I worked on a research

I worked on a research project this summer in Paul’s lab that deal with many of the issues raised in class and in the forum. My project centered on how changing understandings of the structure and function over time have paralleled changes in the fields of education and mental healthcare. In class, Paul showed this schematic model of different interpretations of the brain. Keeping those diagrams in mind, what interests me is that the current mainstream approach to education still incorporates elements that follow the tabula rasa understanding of the brain (standardized tests, lecture-based classes) even though our understandings of the brain have dramatically changed. It seems to me that a “less wrong” understanding of the brain would focus less on its ability to memorize and more on its ability to create.
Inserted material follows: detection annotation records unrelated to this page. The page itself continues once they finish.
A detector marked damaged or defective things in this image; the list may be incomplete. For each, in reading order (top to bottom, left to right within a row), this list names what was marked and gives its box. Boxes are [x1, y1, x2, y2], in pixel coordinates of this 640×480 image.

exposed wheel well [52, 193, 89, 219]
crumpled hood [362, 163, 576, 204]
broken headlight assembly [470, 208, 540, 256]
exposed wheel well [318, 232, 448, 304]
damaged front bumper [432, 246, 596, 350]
Unfortunately, pedagogical methods that cater to these interesting functions of the brain aren’t evident to me in many classrooms right now.

An interesting case study to throw into the discussion would be to compare a traditional classroom with a Montessori classroom. It seems to me that the sets of kids in either classroom graduate with very different kinds of skills. Traditional classrooms are often stereotyped as content and test-oriented while Montessori classrooms are conversely stereotyped as process and learning-oriented. Furthermore, traditional classrooms are known to segregate students based on perceived ability (whatever that means and however that’s determined apart from standardized tests remains unclear to me) while Montessori classrooms are all about integrating kids of different ages, interests, and skill levels.

This summer, along with Ian Morton, I also participated in the Summer Sciences Institute, a seminar for K-12 teachers. In these series of discussions, one of the things that seemed of affect teachers the most was when Paul described them as neurosurgeons. Although it sounds peculiar, it makes sense because teaching and learning are terms used to describe specific changes in the structure and function of the brain. This leads me to wonder if teachers knew more about the brain and how it works, whether that knowledge would have a meaningful impact on the way they teach.

As I’ve mentioned before in another forum, efficiency seems to be a critical component to any realistic discussion of education reform. It’s hard for me to talk about these ideas in a comprehensive way because I always get bogged down in the logistics of social stratification, power, money, and efficiency. In this light, perhaps a critique of education is more a critique of capitalism in general?